Memory of losing parents during Tropical Storm Gustav still too painful for George Campbell
Jamaica Observer Online, in association with a number of partners, has produced its 2024 Hurricane Season Guide. This is one of the many stories in the supplement which can be accessed here.
With a plastic cup filled with rum and water in his hand and a cigarette perched between his lips, George Campbell called up the painful memory of losing his parents in flood waters during the passage of Tropical Storm Gustav in 2008.
Campbell, a resident of Kintyre in St Andrew, recalled the night Tropical Storm Gustav made landfall in Jamaica, and how he tried to get his parents, Leonard and Hannah Campbell, out of their house before disaster struck.
“You see 2008 was a drastic moment,” Campbell told Observer Online.
“Me baby mother, my mother and father and me 10 youth dem deh home. Gustav came in the night and that night me look on me baby mother and me say ‘Empress the river a come down, me ago call me mother and father, come out of the house’. She start say nothing nuh wrong, but me say ‘Come out the house Tish, the river a come down’,” the Rastafarian man recounted.
The Campbell family lived in a yard with three houses on the bank of Hope River which flowed through the Kintyre community. Over the years, the river was known for overflowing its banks during heavy rainfall and storms.
“So me go to my mother and father and tell them fi come out a fi dem house. A three houses we did have enuh, right down at the bridge.
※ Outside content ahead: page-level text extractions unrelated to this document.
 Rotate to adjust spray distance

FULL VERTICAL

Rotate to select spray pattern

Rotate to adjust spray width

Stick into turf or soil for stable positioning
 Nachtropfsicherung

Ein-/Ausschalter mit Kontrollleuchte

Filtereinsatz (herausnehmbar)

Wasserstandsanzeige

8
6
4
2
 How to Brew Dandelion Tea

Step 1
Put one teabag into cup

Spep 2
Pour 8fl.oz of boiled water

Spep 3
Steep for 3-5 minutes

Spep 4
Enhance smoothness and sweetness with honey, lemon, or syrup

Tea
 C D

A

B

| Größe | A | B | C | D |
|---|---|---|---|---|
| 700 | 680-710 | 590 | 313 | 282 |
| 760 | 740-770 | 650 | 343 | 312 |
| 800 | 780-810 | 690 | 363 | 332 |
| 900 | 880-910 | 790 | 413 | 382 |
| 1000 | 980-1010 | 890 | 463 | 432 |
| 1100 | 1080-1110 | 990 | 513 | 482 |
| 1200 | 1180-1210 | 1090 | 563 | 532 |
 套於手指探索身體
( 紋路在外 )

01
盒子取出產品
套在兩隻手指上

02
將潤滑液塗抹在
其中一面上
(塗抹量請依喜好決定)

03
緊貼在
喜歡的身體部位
When me tell dem fi come out the house, my mother and father a say them tired a this so me say ‘what you mean, you nuh see the place a wash weh, unuh nah come out?’” Campbell recalled before taking a sip of his drink, as if attempting to wash the bitter memory away.
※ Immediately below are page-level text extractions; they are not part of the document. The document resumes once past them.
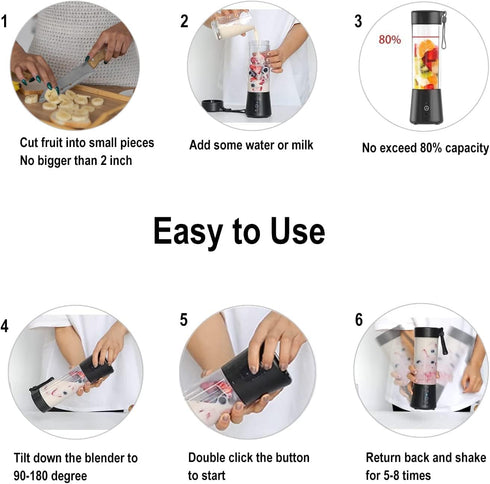 1

Cut fruit into small pieces
No bigger than 2 inch

2

Add some water or milk

3

80%

No exceed 80% capacity

Easy to Use

4

Tilt down the blender to 90-180 degree

5

Double click the button to start

6

Return back and shake for 5-8 times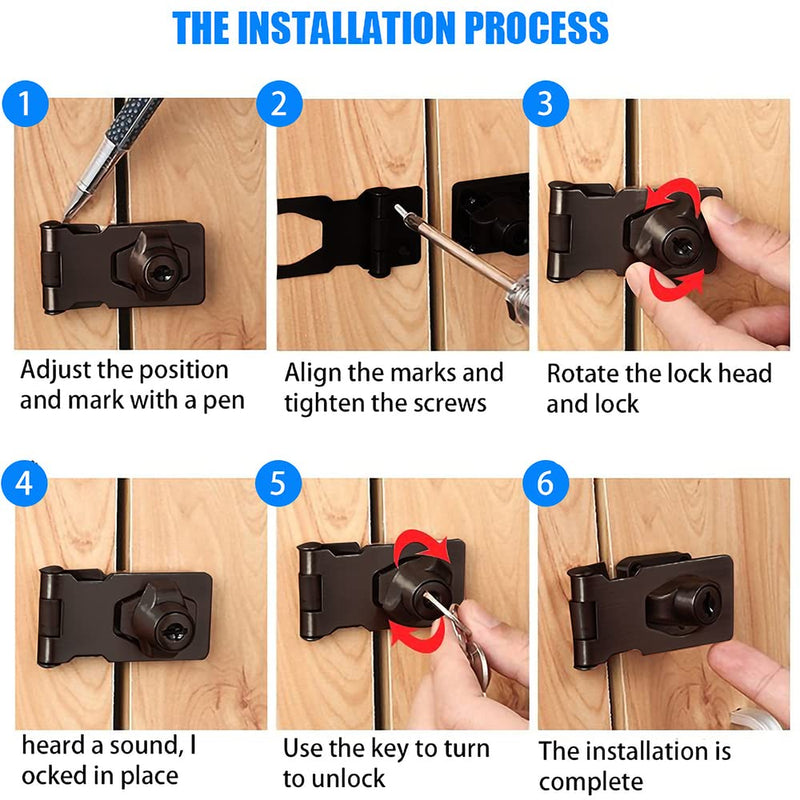 THE INSTALLATION PROCESS

1
Adjust the position and mark with a pen

2
Align the marks and tighten the screws

3
Rotate the lock head and lock

4
heard a sound, l ocked in place

5
Use the key to turn to unlock

6
The installation is complete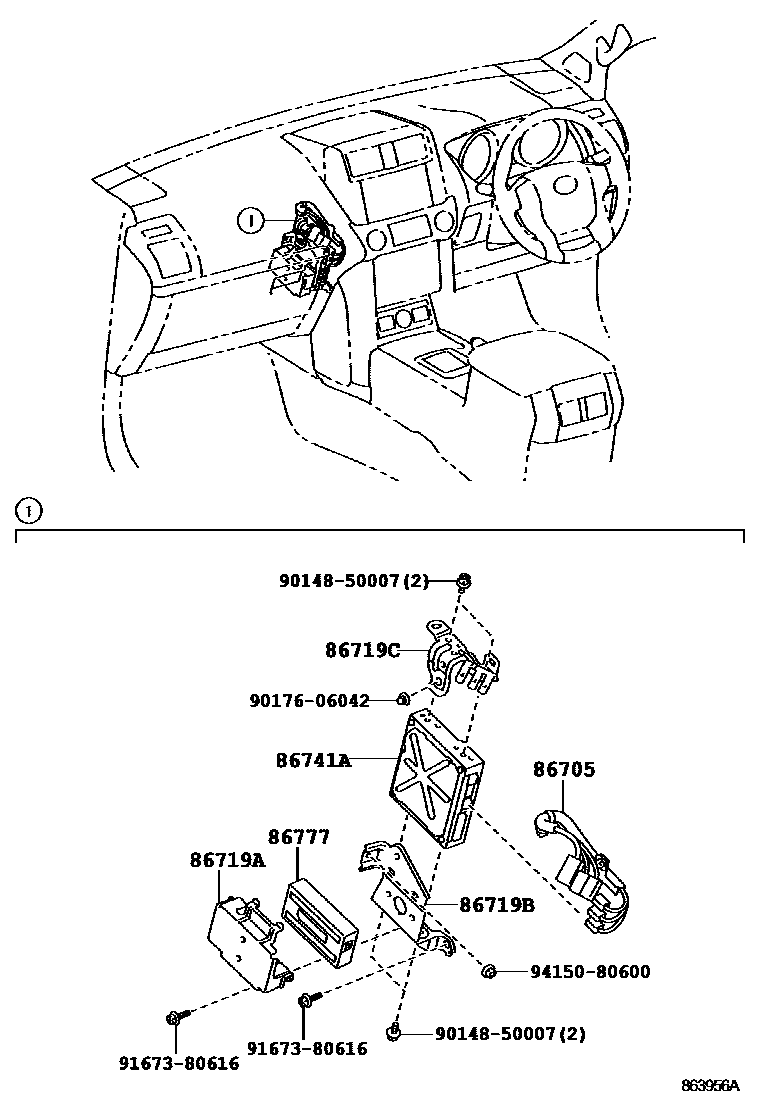 ①

①

90148-50007(2)

86719C

90176-06042

86741A

86705

86777

86719A

86719B

94150-80600

91673-80616

91673-80616

90148-50007(2)

863956A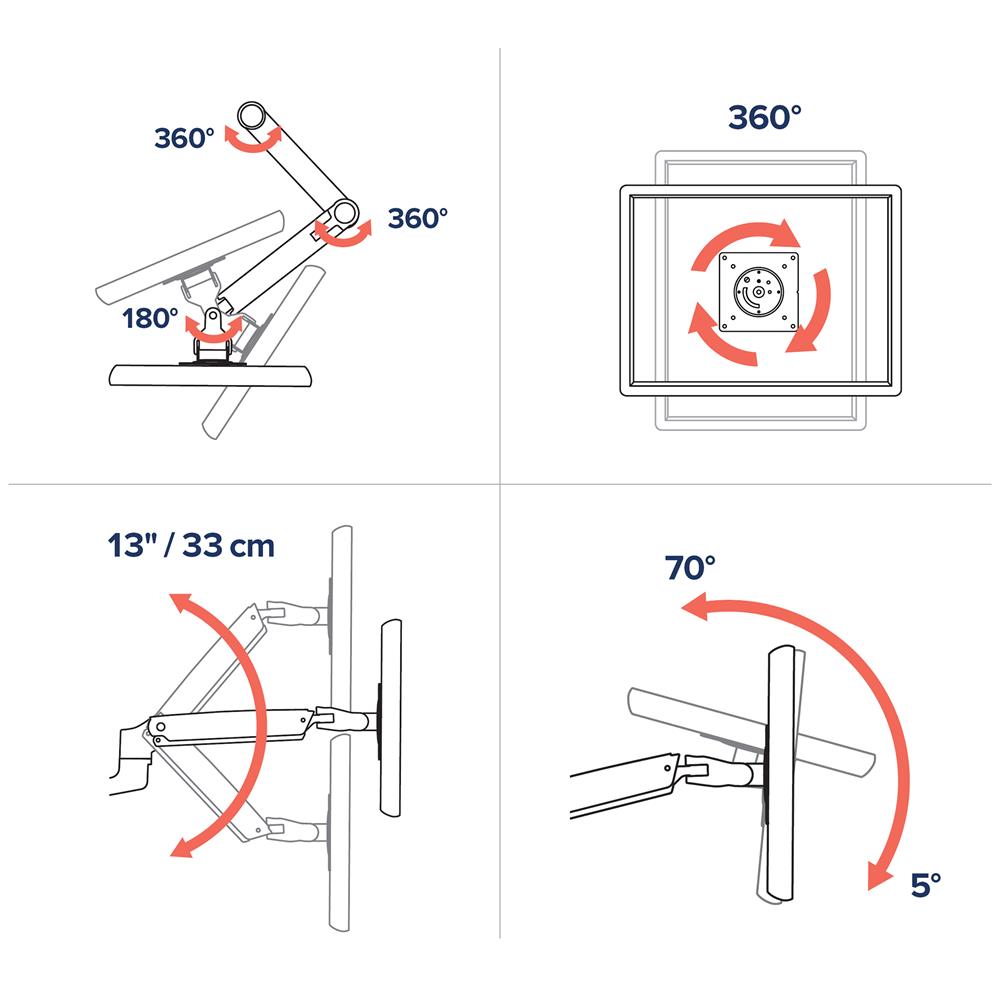 360°

360°

180°

360°

13" / 33 cm

70°

5°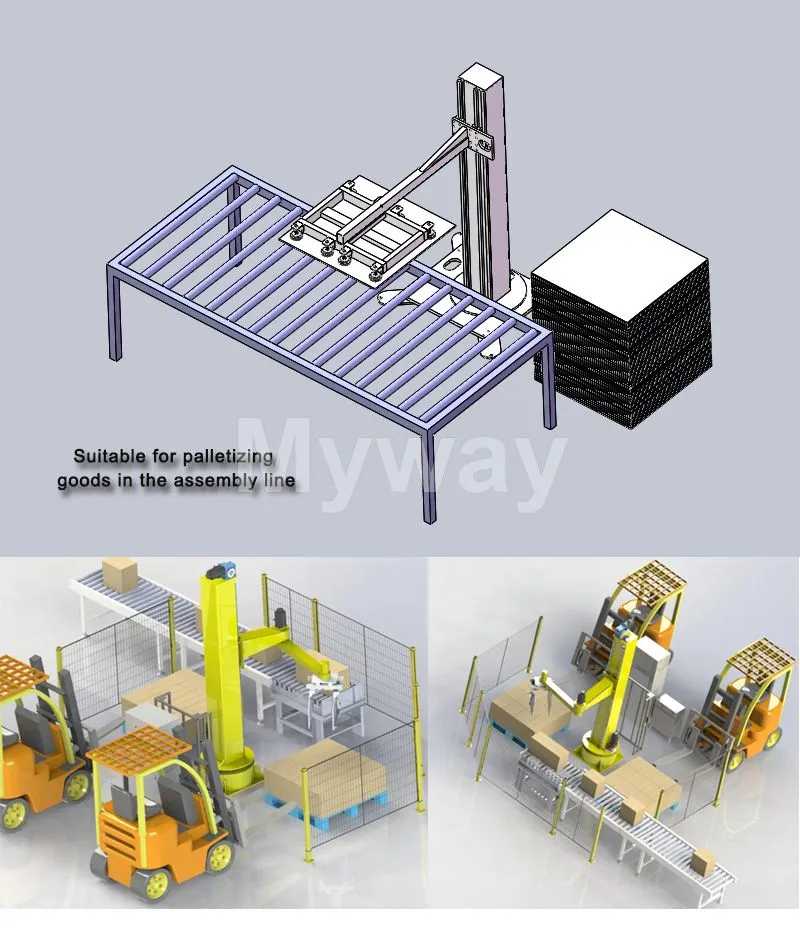 Suitable for palletizing goods in the assembly line

Myway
In response to his parents’ decision to stay in the house, Campbell said he used expletives towards them for the first time. However that was still not enough to convince them to evacuate their home. By this time, Campbell’s house, which was at the front of the family yard, had been carried away by floodwaters. Fortunately, his 10 children and partner Tish, were safe.
“Ah the first time me ever use indecent language at my parents, and them say ‘Son we tired of this. Every time storm come we haffi go people yard, we tired of it’. Me say see my house wash weh deh. That time my house at the front, my mother and father house in the middle and the next house in the back of the yard. Me go upstairs on the balcony and call them and them say ‘Me tired of this’. You see when the house a move, me use indecent language again and them say them tired of it,” Campbell said, shaking his head.
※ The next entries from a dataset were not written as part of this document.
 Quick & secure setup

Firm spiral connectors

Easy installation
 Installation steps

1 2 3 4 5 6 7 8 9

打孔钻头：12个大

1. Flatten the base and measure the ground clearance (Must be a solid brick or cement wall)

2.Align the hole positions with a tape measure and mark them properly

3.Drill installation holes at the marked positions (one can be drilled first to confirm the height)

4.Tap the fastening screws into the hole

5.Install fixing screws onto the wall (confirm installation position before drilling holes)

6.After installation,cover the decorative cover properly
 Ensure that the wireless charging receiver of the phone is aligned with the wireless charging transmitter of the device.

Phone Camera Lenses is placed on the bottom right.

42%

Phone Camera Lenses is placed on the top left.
“So me jump off the building and the house wash weh and me just hear people a bawl. The water came all the way up on the second floor of my mother and father house. Me hear my mother and father a bawl fi help,” he added.
At the memory of his mother and father being carried away by the river, Campbell finished his drink, before refilling his cup with more rum and water. Taking a sip, he disclosed that he is the one who found his mother’s body, broken, beaten and bruised in Harbour View. His father’s body was never recovered.
Following the tragic incident, Campbell said he had to be admitted to Belleview Hospital for psychiatric treatment. He also turned to cocaine for seven years, and has kept up with a lifestyle of alcohol and smoking, he said.
He said it is his children who have kept him alive.
“A me pickney dem a keep me alive. It devastating. All of my youth dem a keep me alive today,” Campbell said.
He revealed that when the hurricane season rolls around each year, the memory of his parents’ deaths comes rushing back like a river.
Tropical Storm Gustav made landfall in Jamaica on August 28, 2008, with hurricane force winds. It devastated parts of the country, and in total an estimated 153 people were reportedly killed in the United States and the Caribbean from the passage of the storm.